What did @simidoctors actually say?
The creator laid out three interventions they claim to use with patients weekly: going to bed before midnight to catch what they call the biggest testosterone surge between 10 pm and midnight, doing short heavy compound lifting with no rest between sets, and taking 2,000 to 5,000 IU of vitamin D daily with a fat-containing meal. The framing was direct: "You don't need shots. Try this instead." That sentence alone carries a lot of clinical weight, and it deserves scrutiny.
The advice is not obviously wrong, which is part of what makes this worth unpacking carefully. These are real levers. The question is how much they actually move the needle, for whom, and whether the specific details the creator added are supported by evidence or are oversimplifications that could mislead people with genuine hypogonadism.

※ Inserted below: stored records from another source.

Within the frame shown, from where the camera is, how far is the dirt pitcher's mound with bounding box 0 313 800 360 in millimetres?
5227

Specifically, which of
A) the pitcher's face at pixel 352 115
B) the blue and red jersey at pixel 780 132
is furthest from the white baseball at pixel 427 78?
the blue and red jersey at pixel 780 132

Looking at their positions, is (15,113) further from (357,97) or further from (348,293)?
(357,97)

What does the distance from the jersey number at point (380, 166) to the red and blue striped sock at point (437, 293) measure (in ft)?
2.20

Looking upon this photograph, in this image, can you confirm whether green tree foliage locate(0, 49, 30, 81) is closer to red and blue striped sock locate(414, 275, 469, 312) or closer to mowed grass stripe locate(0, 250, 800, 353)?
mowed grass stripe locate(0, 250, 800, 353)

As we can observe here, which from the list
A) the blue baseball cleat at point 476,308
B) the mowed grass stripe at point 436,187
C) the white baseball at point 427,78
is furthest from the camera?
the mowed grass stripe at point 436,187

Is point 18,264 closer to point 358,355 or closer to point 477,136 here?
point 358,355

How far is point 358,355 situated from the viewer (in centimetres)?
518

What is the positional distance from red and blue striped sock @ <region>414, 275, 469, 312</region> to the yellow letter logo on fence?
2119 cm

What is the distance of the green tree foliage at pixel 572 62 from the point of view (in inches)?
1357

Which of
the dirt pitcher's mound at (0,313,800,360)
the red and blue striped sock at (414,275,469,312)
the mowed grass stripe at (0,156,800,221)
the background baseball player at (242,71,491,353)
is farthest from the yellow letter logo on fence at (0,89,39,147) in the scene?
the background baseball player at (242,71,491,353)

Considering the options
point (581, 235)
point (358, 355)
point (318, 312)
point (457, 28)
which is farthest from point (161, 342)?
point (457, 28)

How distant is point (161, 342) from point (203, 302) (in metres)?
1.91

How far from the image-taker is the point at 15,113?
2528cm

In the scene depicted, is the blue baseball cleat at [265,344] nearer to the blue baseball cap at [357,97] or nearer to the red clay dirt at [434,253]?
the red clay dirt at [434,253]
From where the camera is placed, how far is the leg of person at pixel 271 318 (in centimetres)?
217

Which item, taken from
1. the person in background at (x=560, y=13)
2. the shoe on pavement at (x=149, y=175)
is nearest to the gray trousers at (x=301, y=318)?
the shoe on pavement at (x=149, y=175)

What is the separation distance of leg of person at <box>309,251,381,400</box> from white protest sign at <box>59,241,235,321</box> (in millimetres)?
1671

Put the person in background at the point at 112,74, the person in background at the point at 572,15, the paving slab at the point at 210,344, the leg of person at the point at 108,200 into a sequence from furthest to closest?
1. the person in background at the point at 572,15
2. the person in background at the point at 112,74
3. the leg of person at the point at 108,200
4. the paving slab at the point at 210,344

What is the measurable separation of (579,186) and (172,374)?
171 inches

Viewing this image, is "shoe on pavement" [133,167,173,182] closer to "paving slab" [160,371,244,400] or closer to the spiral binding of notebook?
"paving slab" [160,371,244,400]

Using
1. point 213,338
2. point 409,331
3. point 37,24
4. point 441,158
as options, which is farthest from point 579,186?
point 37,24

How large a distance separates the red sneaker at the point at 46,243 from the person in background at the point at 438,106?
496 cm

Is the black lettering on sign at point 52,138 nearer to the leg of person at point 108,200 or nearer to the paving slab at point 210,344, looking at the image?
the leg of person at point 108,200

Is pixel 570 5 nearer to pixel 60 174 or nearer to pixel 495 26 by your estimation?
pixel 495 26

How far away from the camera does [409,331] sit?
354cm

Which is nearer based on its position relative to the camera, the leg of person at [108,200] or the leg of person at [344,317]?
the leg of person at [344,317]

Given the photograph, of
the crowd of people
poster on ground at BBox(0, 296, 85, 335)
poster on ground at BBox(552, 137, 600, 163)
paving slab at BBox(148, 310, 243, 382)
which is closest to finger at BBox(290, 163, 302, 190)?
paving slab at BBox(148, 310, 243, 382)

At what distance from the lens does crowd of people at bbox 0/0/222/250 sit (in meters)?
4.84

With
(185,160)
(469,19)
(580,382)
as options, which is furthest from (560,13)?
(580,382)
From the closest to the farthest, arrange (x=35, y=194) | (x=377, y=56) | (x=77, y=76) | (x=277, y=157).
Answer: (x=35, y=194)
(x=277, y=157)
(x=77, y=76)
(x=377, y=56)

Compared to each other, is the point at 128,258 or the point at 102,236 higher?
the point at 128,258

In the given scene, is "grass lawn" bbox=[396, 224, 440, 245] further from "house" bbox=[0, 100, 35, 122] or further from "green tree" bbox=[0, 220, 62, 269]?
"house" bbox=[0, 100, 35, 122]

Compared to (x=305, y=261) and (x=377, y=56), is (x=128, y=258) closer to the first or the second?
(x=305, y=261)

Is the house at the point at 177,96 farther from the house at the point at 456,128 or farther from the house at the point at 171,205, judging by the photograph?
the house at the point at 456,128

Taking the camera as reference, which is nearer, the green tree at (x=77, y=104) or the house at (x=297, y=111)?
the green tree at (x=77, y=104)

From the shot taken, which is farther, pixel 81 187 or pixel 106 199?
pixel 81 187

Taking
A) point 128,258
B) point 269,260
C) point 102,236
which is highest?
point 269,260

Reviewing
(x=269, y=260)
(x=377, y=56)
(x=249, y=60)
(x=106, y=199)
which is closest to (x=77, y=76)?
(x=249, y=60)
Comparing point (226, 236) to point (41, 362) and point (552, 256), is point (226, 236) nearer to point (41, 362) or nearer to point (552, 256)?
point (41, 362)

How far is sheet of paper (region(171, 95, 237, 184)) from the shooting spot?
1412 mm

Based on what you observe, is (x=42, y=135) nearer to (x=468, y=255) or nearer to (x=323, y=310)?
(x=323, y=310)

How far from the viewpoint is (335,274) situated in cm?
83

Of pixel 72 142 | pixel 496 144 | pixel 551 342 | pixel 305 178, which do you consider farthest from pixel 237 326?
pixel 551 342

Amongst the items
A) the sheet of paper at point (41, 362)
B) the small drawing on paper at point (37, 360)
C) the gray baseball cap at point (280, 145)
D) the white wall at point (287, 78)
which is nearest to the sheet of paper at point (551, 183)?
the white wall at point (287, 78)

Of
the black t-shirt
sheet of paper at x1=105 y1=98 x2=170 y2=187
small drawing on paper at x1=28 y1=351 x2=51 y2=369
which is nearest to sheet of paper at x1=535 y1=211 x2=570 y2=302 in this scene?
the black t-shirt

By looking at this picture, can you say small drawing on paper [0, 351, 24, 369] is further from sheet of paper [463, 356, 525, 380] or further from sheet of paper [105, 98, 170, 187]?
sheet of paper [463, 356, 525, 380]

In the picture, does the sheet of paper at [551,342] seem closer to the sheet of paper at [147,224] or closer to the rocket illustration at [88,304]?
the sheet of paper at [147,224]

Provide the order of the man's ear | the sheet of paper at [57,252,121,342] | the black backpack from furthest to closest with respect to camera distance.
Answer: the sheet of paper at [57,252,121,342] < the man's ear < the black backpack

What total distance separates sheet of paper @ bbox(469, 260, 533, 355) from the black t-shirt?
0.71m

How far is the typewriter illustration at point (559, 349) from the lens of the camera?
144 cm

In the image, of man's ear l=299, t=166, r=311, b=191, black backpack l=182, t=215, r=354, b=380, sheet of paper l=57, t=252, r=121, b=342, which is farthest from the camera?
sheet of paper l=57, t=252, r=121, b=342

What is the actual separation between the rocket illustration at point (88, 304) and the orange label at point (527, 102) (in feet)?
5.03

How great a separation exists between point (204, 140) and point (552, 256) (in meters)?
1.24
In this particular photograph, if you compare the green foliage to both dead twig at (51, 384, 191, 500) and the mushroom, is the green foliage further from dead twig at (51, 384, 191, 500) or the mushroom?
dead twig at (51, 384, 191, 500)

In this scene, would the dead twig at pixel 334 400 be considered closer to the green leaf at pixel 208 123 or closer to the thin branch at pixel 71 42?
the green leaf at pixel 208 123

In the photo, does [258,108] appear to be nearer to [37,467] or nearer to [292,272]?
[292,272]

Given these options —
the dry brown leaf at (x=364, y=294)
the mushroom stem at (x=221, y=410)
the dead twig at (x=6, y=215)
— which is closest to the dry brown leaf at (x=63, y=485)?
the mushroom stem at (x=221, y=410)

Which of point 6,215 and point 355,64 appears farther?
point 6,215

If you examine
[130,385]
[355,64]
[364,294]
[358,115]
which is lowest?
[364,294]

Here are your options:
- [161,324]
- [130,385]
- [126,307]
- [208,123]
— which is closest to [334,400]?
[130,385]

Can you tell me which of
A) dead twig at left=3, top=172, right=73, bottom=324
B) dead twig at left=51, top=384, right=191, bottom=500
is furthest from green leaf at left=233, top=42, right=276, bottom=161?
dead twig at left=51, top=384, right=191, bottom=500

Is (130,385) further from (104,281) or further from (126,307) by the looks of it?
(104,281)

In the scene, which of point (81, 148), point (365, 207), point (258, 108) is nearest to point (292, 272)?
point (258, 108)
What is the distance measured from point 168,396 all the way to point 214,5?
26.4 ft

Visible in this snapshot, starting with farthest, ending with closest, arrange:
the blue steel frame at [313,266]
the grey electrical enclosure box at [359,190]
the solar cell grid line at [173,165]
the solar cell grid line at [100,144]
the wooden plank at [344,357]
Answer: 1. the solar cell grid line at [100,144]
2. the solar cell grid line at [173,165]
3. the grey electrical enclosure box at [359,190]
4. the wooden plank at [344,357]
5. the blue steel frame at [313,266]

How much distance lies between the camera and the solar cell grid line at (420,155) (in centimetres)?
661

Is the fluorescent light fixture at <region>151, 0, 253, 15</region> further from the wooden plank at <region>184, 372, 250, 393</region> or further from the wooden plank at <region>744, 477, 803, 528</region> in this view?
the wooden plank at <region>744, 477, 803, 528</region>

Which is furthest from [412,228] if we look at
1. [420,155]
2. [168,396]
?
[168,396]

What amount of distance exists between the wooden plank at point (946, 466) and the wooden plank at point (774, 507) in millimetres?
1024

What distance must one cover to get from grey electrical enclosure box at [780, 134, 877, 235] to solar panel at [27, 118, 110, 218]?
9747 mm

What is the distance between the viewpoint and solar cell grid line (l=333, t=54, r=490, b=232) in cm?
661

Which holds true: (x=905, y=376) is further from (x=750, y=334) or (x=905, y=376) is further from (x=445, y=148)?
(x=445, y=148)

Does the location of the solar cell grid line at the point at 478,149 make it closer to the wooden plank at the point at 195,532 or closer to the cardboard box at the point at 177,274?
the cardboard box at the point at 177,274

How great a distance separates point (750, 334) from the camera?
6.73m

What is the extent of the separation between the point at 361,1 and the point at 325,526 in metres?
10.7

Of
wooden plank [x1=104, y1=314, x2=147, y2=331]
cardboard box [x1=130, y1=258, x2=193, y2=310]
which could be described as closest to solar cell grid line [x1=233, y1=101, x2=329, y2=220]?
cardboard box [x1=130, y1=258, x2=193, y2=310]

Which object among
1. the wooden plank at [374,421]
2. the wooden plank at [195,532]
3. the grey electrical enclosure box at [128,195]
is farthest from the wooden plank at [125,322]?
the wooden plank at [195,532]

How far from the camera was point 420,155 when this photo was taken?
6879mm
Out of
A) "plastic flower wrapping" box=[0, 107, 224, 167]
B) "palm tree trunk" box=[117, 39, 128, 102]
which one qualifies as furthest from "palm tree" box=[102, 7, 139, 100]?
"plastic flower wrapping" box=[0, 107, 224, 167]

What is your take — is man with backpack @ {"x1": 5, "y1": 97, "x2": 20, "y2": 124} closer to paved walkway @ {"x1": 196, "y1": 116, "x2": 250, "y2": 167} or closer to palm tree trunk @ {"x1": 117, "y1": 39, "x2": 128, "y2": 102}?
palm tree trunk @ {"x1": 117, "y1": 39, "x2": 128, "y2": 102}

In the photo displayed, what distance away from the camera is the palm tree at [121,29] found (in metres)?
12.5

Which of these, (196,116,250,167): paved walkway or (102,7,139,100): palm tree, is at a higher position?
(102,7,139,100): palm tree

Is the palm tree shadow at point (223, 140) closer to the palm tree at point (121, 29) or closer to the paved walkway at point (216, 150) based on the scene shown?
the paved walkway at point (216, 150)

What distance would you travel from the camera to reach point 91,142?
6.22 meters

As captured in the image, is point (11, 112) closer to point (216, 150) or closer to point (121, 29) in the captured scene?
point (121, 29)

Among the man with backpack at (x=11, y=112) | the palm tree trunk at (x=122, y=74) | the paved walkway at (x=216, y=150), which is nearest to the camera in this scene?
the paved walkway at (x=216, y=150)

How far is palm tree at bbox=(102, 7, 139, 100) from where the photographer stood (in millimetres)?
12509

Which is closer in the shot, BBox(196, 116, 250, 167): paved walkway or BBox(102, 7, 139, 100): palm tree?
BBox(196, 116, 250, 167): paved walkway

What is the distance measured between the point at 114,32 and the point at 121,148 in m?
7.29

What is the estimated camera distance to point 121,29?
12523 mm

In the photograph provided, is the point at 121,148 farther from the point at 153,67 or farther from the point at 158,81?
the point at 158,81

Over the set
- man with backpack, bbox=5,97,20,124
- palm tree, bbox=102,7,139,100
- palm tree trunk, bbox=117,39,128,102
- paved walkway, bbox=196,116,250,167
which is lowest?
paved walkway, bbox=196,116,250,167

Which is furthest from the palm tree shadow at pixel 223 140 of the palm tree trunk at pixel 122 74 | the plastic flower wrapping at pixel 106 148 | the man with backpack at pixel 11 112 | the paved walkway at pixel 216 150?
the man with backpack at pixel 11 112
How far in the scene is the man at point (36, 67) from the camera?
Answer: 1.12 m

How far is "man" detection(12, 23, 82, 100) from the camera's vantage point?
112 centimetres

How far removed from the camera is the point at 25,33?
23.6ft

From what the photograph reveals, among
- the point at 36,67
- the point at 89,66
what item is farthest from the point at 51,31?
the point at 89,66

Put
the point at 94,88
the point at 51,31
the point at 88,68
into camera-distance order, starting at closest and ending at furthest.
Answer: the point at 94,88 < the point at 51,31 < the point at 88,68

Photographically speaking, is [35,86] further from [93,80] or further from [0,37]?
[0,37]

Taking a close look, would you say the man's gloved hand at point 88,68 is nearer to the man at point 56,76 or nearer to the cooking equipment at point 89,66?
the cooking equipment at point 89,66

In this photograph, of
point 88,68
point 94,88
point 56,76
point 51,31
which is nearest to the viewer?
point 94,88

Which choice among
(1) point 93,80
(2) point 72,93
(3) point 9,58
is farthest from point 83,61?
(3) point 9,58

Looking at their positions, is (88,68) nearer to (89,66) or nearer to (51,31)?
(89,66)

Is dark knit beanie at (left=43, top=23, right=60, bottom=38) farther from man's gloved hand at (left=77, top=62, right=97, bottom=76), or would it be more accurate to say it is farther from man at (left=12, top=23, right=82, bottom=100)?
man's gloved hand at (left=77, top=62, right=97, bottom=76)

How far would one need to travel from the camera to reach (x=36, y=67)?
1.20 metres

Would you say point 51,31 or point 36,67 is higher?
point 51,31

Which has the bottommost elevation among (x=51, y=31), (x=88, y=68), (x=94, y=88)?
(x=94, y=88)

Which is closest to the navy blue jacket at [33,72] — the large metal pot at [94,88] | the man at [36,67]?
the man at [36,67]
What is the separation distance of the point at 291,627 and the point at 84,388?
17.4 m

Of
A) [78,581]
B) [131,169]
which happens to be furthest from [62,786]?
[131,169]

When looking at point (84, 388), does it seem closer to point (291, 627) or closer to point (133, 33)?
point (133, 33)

Does the science back this up?
Partially, yes. Sleep and testosterone are genuinely linked, and the data is not subtle. Leproult and Van Cauter (2011, JAMA) found that restricting sleep to five hours per night for one week reduced daytime testosterone levels by 10 to 15 percent in young healthy men. That is a real, reproducible effect. The claim that deep sleep drives testosterone production is also directionally correct. Testosterone secretion is tightly coupled to slow-wave sleep, and the largest nocturnal pulse does occur in the early part of the night.
Resistance training also has evidence behind it. Kraemer and Ratamess (2005, Sports Medicine) documented acute testosterone elevations following heavy compound movements. The specific advice to avoid rest between sets and keep intensity high aligns with protocols that tend to produce the largest acute hormonal response.
Vitamin D is the most complicated of the three. Pilz et al. (2011, Hormone and Metabolic Research) showed that supplementing with roughly 3,332 IU per day over a year increased testosterone in men who were deficient. But the effect was modest and largely limited to men who were actually deficient at baseline. Extrapolating that to a universal recommendation is a stretch.
What did they get wrong (or right)?
The 10 pm to midnight testosterone surge framing is an oversimplification. Testosterone secretion is tied to sleep architecture, specifically slow-wave sleep stages, not to clock time. If you go to bed at midnight and still get adequate slow-wave sleep in your first two hours, you are not necessarily missing the surge. Porkka-Heiskanen et al. and other circadian rhythm researchers have shown the relationship is more about sleep stage timing than bedtime itself. Telling viewers they "miss out" by sleeping past midnight on weekends is catchy but not precisely accurate.
The vitamin D target of 70 ng/mL is also worth flagging. Most major clinical bodies, including the Endocrine Society, define sufficiency at 20 ng/mL and insufficiency below 20. The recommendation that 30 is "low" and "doesn't mean it's normal" is the creator's clinical opinion, not a consensus standard. The dose range of 2,000 to 5,000 IU is within commonly used ranges, but individual needs vary and toxicity is possible at the high end without monitoring serum levels.
What they got right: the general principle that sleep deprivation suppresses testosterone is solid. Heavy compound lifting producing acute hormonal benefits is well-supported. Correcting true vitamin D deficiency has a real, if modest, effect on testosterone. None of these are invented claims.
What should you actually know?
These interventions are worth doing regardless of their testosterone effects because they improve overall health. But the framing of "you don't need shots" deserves pushback. If someone has clinically confirmed hypogonadism, meaning consistently low serum testosterone confirmed on morning blood draws with symptoms, lifestyle changes are unlikely to restore levels into a therapeutic range on their own. The American Urological Association and Endocrine Society guidelines do not list sleep optimization or lifting as treatment for hypogonadism. They list them as adjuncts.
The creator is giving advice that is reasonable for men with suboptimal but not clinically low testosterone. For that group, these interventions might move levels from, say, 320 to 420 ng/dL. That matters. But if your testosterone is 180 ng/dL and you have symptoms, squats and earlier bedtimes are not a substitution for a clinical evaluation. Anyone watching this and using it as a reason to avoid seeing a doctor should know that distinction matters a lot.
- Leproult and Van Cauter (2011) demonstrated a 10 to 15 percent testosterone drop from one week of sleep restriction.
- Pilz et al. (2011) found vitamin D supplementation increased testosterone, but primarily in deficient men.
- Testosterone secretion tracks slow-wave sleep architecture, not clock-time bedtime specifically.